### Supplied text

##############################

He called for two kinds of reforms for the 340B pricing program: “greater transparency surrounding how these discounts are being used, and reforms to reduce the gap between discounted prices and the reimbursement provided, particularly by government programs.”
“We believe changes along these lines are essential to the future of the 340B program,” Azar added. “Leaving a program as it is, within the rapidly changing context of healthcare, quickly renders it outdated.”
Maureen Testoni, 340B Health’s interim president and CEO, seemed taken aback by Azar’s remarks when she spoke after Azar left the lectern. “I credit the secretary with coming here,” she said. “It certainly gives me my marching orders going forward; we have a lot of work to do.”
“They came out with their blueprint and they are obviously concerned about an impact the 340B program may be having on the market and how the 340B dollars are being used,” Testoni told MedPage Today in a meeting with reporters afterward, with a media relations representative present. “Incumbent on us from the provider community to make that clear and educate the administration and members of Congress on how valuable the program is — the fact that they do so much more uncompensated care than other types of hospitals and see so many more Medicaid patients. We’re worried that is getting lost and we really need to make sure we get that out.”
“What’s not getting as much attention is all this publicly available data on how much uncompensated care 340 B hospitals provide,” said Testoni. “[If you compare] how much is being spent on [the 340B] discount compared to how much uncompensated care 340B hospitals provide, it’s just a fraction.”
Azar’s remarks came only a few days after a report from the Government Accountability Office (GAO) faulted the Health Resources and Services Administration (HRSA) for lax oversight of 340B contract pharmacies — mainly retail and independent pharmacies that 340B hospitals contract with to provide drugs to patients.

##############################

### Provided records
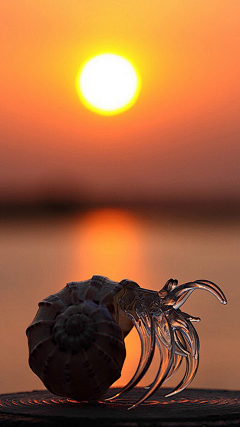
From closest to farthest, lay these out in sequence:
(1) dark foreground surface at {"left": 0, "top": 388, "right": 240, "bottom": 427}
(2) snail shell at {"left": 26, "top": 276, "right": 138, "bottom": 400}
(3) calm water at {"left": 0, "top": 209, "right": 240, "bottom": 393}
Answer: (1) dark foreground surface at {"left": 0, "top": 388, "right": 240, "bottom": 427} < (2) snail shell at {"left": 26, "top": 276, "right": 138, "bottom": 400} < (3) calm water at {"left": 0, "top": 209, "right": 240, "bottom": 393}

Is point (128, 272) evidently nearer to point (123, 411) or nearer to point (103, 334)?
point (103, 334)

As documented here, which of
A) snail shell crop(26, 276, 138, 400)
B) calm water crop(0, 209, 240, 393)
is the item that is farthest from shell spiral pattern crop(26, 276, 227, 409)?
calm water crop(0, 209, 240, 393)

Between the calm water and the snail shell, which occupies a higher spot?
the calm water

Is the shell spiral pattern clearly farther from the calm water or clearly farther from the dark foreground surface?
the calm water

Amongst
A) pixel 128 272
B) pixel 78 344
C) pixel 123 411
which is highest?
pixel 128 272

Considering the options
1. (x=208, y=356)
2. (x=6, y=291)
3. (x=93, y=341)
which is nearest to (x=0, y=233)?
(x=6, y=291)

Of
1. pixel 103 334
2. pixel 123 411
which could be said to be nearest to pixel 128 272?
pixel 103 334

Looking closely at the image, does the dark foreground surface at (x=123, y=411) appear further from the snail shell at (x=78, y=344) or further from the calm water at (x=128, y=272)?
the calm water at (x=128, y=272)
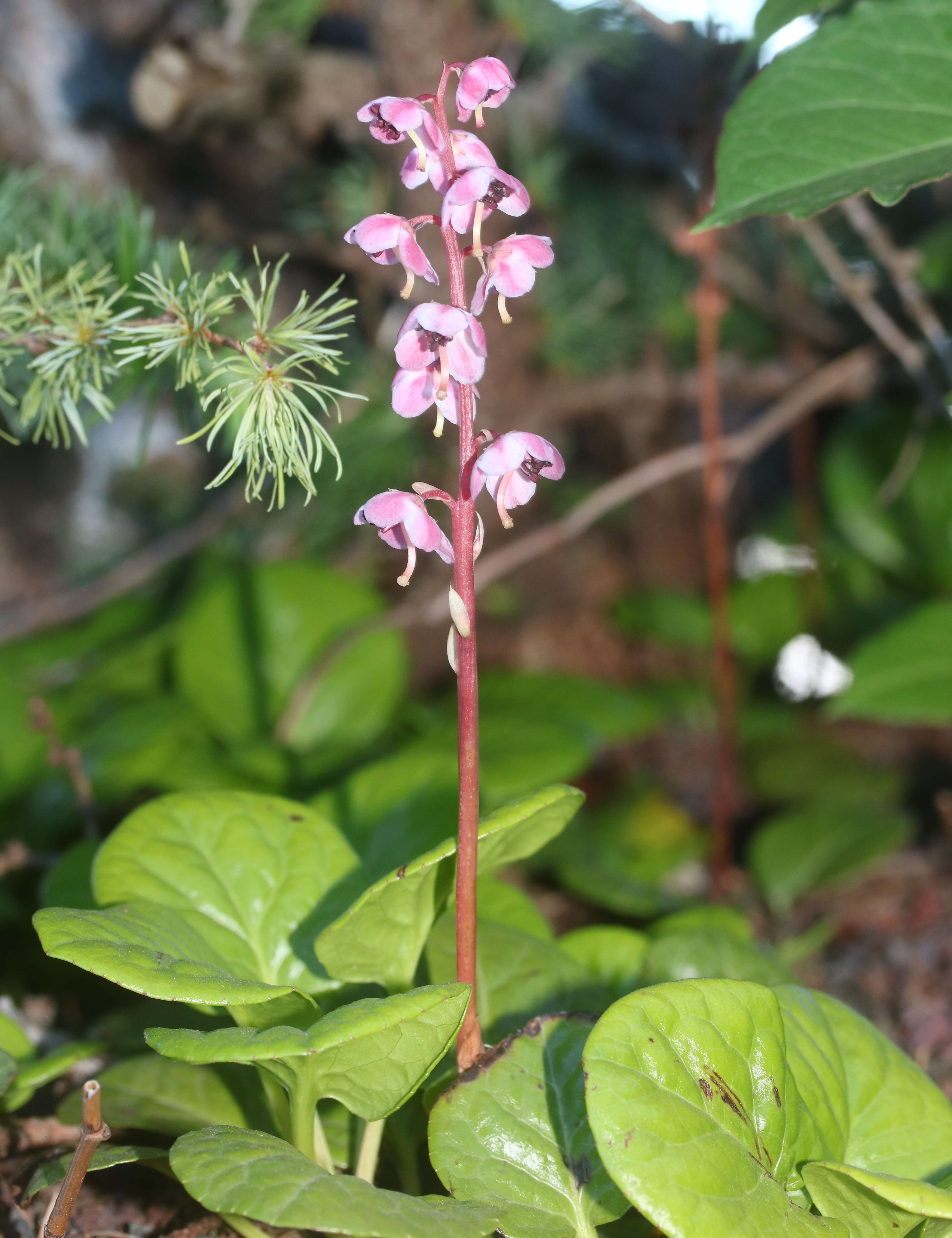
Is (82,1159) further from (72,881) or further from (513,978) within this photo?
(72,881)

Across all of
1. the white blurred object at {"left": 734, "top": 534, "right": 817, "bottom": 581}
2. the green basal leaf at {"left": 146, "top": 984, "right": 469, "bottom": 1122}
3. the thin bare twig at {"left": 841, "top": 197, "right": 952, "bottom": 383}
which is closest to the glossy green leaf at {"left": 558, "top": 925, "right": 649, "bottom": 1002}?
the green basal leaf at {"left": 146, "top": 984, "right": 469, "bottom": 1122}

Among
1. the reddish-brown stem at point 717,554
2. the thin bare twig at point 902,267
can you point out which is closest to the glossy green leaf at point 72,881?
the reddish-brown stem at point 717,554

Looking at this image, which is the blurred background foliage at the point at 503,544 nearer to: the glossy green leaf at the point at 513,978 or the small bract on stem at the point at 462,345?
the glossy green leaf at the point at 513,978

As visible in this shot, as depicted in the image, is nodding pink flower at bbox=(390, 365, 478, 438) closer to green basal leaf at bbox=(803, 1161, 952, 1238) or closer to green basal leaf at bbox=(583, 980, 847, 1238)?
green basal leaf at bbox=(583, 980, 847, 1238)

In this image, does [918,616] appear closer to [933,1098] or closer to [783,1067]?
[933,1098]

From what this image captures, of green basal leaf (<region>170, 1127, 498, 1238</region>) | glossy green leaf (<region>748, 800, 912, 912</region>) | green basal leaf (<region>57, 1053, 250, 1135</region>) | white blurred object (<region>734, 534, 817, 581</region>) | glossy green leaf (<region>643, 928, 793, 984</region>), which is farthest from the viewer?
white blurred object (<region>734, 534, 817, 581</region>)

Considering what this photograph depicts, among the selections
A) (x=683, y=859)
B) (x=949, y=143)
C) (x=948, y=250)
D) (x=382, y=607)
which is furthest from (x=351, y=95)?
(x=683, y=859)
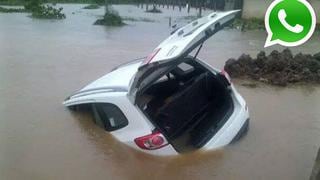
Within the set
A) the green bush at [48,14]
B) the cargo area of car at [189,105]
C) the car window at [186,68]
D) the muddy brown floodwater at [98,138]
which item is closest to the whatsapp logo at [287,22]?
the cargo area of car at [189,105]

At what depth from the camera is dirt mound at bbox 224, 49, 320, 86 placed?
11.5 m

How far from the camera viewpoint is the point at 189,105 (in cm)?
715

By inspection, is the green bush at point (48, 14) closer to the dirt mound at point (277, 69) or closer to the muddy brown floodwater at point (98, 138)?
the muddy brown floodwater at point (98, 138)

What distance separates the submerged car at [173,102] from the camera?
614cm

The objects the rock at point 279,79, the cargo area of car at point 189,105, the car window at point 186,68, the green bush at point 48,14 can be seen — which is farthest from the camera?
the green bush at point 48,14

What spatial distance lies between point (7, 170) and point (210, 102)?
2757 mm

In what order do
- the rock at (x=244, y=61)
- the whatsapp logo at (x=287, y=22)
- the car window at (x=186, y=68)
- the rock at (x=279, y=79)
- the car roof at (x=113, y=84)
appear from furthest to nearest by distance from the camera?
the rock at (x=244, y=61)
the rock at (x=279, y=79)
the car window at (x=186, y=68)
the car roof at (x=113, y=84)
the whatsapp logo at (x=287, y=22)

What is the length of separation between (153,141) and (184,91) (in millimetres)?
1131

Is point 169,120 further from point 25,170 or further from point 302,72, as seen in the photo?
point 302,72

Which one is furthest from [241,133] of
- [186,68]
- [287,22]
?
[287,22]

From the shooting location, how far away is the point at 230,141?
6.70 m

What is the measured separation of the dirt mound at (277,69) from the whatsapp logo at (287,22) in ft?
16.2

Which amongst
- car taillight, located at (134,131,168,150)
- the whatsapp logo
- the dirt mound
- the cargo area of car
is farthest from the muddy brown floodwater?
the whatsapp logo

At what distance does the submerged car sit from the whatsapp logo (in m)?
0.65
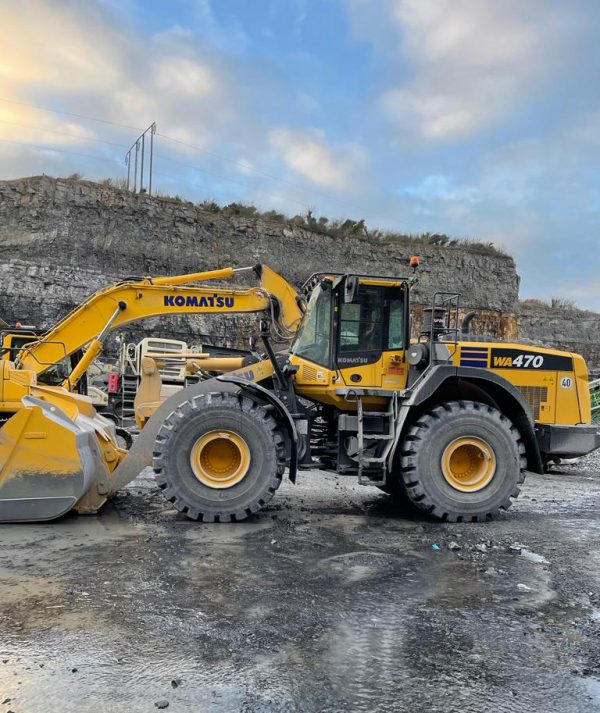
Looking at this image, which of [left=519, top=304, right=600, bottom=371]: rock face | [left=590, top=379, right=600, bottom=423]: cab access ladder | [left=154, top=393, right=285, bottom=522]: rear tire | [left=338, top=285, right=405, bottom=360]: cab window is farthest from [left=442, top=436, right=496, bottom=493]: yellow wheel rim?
[left=519, top=304, right=600, bottom=371]: rock face

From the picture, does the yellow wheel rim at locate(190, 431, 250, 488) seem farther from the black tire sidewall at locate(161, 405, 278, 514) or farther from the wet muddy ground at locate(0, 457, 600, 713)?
the wet muddy ground at locate(0, 457, 600, 713)

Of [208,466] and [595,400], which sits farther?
[595,400]

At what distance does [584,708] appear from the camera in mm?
2795

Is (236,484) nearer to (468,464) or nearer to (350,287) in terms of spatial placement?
(350,287)

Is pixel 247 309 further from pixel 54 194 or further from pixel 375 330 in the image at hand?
pixel 54 194

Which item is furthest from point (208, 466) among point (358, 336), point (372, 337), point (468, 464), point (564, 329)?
point (564, 329)

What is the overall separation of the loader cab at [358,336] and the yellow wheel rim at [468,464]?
0.93 metres

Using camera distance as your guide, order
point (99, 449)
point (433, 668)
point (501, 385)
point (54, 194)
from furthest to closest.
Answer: point (54, 194) < point (501, 385) < point (99, 449) < point (433, 668)

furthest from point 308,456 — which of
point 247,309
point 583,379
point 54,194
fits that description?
point 54,194

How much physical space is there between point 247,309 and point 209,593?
13.5 feet

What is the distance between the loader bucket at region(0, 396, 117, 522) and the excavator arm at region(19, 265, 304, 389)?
1769 millimetres

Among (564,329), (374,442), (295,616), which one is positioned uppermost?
(564,329)

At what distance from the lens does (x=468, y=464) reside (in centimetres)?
661

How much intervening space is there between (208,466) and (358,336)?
7.16 feet
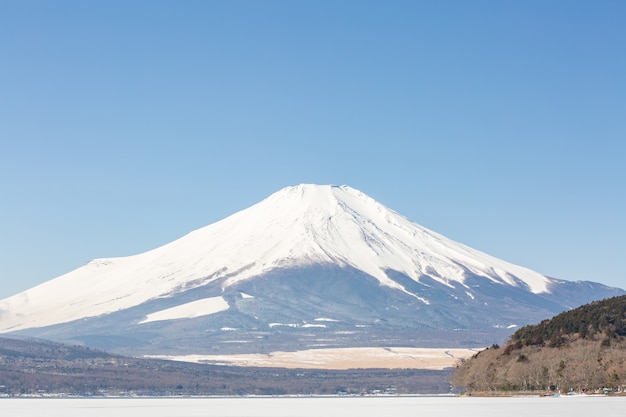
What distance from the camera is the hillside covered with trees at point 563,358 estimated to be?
148 m

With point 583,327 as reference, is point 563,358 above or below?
below

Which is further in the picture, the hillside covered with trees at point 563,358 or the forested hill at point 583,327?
the forested hill at point 583,327

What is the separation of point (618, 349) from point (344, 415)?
192 ft

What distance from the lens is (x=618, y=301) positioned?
173875mm

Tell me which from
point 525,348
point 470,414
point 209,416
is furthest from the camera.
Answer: point 525,348

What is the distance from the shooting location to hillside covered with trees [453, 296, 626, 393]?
148 m

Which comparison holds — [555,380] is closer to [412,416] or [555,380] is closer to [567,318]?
[567,318]

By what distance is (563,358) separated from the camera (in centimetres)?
15575

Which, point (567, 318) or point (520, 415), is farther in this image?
point (567, 318)

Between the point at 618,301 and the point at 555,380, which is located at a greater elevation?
the point at 618,301

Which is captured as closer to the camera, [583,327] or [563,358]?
[563,358]

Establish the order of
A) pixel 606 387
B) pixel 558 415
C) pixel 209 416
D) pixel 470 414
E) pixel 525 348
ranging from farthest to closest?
1. pixel 525 348
2. pixel 606 387
3. pixel 209 416
4. pixel 470 414
5. pixel 558 415

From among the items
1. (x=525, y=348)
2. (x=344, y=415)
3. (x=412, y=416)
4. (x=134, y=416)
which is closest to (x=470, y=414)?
(x=412, y=416)

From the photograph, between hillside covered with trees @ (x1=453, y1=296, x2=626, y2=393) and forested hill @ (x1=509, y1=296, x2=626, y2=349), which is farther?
forested hill @ (x1=509, y1=296, x2=626, y2=349)
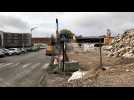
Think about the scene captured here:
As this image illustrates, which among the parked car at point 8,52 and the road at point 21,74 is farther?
the parked car at point 8,52

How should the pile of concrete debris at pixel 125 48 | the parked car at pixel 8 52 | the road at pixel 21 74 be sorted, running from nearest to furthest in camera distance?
1. the road at pixel 21 74
2. the pile of concrete debris at pixel 125 48
3. the parked car at pixel 8 52

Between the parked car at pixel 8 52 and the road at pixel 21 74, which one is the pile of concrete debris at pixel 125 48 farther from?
the parked car at pixel 8 52

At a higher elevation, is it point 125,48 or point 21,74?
point 125,48

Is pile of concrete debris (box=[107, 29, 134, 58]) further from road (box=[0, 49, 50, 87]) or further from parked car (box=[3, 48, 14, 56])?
parked car (box=[3, 48, 14, 56])

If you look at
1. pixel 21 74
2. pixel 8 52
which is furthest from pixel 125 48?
pixel 8 52

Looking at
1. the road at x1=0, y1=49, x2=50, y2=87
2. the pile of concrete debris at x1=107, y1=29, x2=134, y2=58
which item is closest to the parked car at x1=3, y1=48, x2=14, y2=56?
the pile of concrete debris at x1=107, y1=29, x2=134, y2=58

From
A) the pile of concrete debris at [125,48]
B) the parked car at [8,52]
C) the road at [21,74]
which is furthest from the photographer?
the parked car at [8,52]

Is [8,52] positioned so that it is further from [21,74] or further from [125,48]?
[21,74]

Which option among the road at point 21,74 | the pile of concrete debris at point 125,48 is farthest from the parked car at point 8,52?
the road at point 21,74

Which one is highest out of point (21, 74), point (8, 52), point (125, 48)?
point (125, 48)
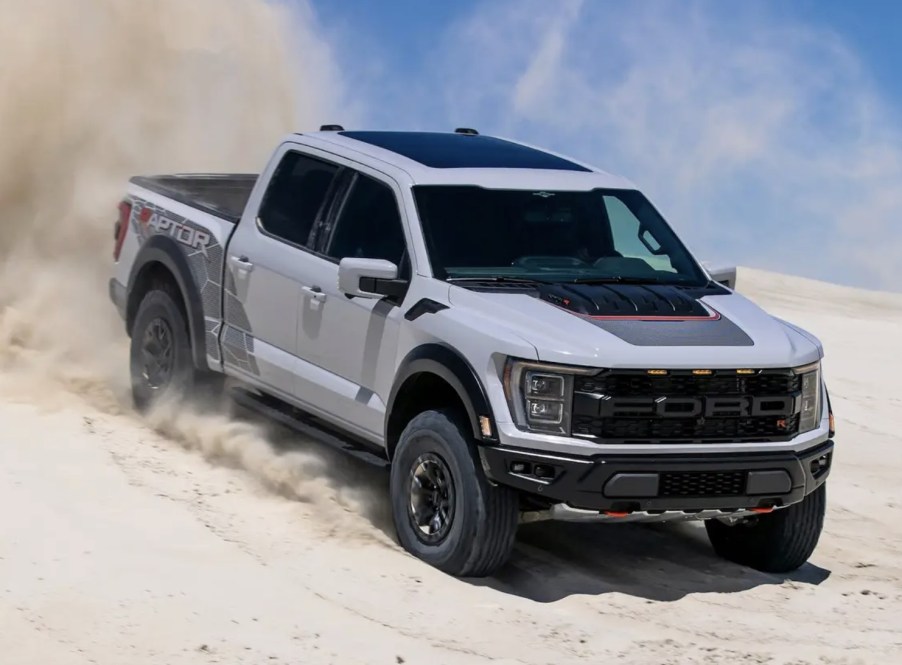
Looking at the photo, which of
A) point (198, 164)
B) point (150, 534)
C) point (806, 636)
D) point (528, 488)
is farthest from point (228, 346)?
point (198, 164)

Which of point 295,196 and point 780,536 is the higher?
point 295,196

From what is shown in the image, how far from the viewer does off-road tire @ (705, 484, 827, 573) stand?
7629 mm

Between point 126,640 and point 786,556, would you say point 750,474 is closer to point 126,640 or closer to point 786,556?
point 786,556

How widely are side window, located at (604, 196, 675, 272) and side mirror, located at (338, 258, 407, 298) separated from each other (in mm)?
1217

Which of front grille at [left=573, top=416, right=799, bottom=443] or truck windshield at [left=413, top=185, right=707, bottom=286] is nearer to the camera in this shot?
front grille at [left=573, top=416, right=799, bottom=443]

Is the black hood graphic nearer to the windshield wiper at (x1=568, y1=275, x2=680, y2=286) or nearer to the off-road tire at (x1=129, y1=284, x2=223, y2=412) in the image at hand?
the windshield wiper at (x1=568, y1=275, x2=680, y2=286)

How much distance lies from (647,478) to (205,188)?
168 inches

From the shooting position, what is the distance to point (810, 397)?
732cm

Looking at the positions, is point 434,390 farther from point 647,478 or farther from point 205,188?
point 205,188

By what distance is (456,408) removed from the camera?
23.8ft

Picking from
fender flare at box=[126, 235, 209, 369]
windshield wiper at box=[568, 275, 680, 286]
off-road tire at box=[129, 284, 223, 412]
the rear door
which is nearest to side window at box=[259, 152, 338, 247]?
the rear door

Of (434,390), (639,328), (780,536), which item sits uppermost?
(639,328)

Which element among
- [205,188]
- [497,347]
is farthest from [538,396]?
[205,188]

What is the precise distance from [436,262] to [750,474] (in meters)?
1.63
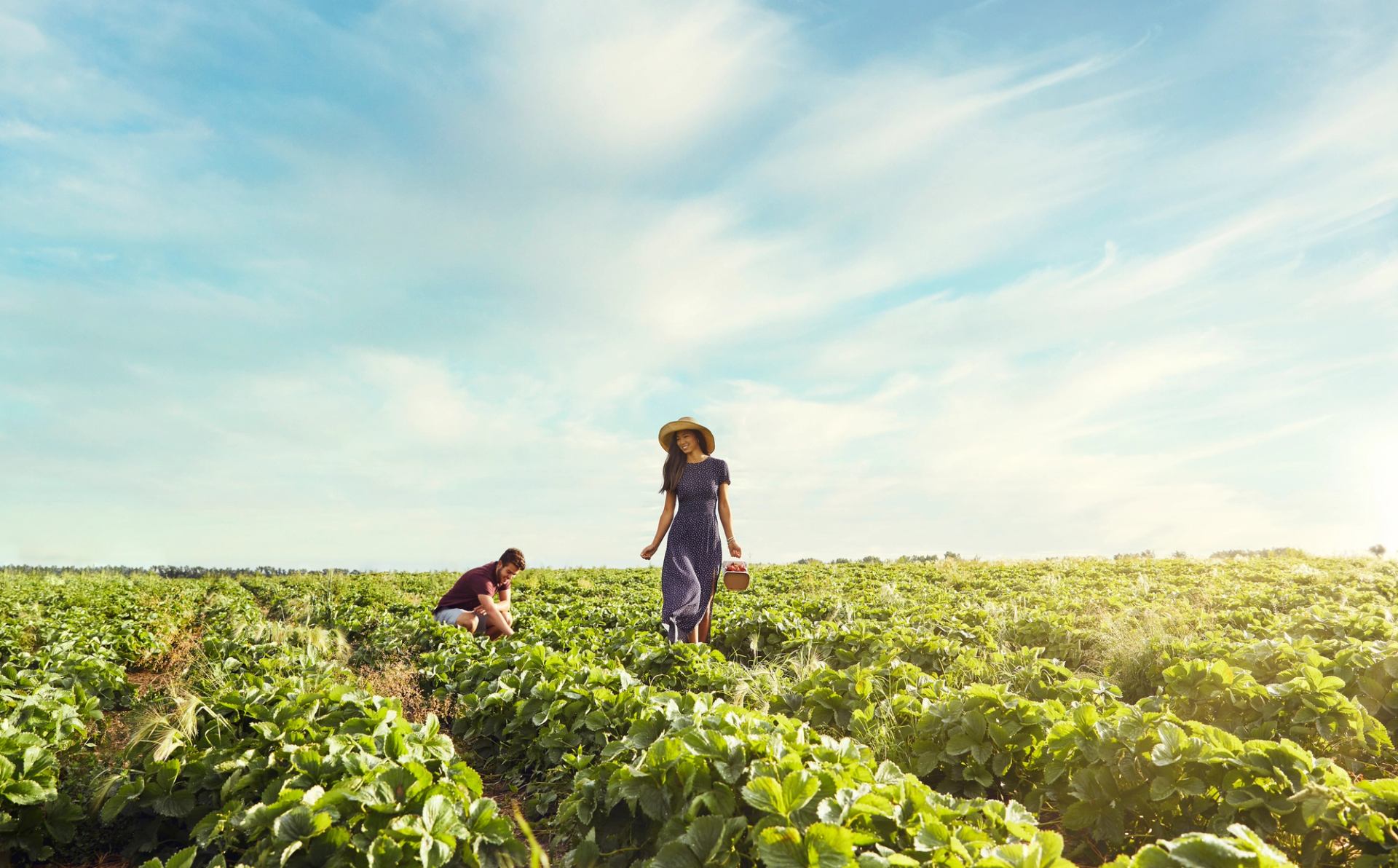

##############################

### Task statement
Decide whether each statement agrees with the 340B passage: (a) Maureen Testoni heads 340B Health on an interim basis; (b) Testoni spoke before Azar took the lectern; (c) Azar's remarks followed the GAO report by only a few days. Answer yes or no for each and quote the words of the 340B passage that settle it. You can set aside the lines above, as nothing here depends on them.

### Completed exercise
(a) Yes: "Maureen Testoni, 340B Health’s interim president and CEO"
(b) No: "when she spoke after Azar left the lectern"
(c) Yes: "Azar’s remarks came only a few days after a report from the Government Accountability Office (GAO)"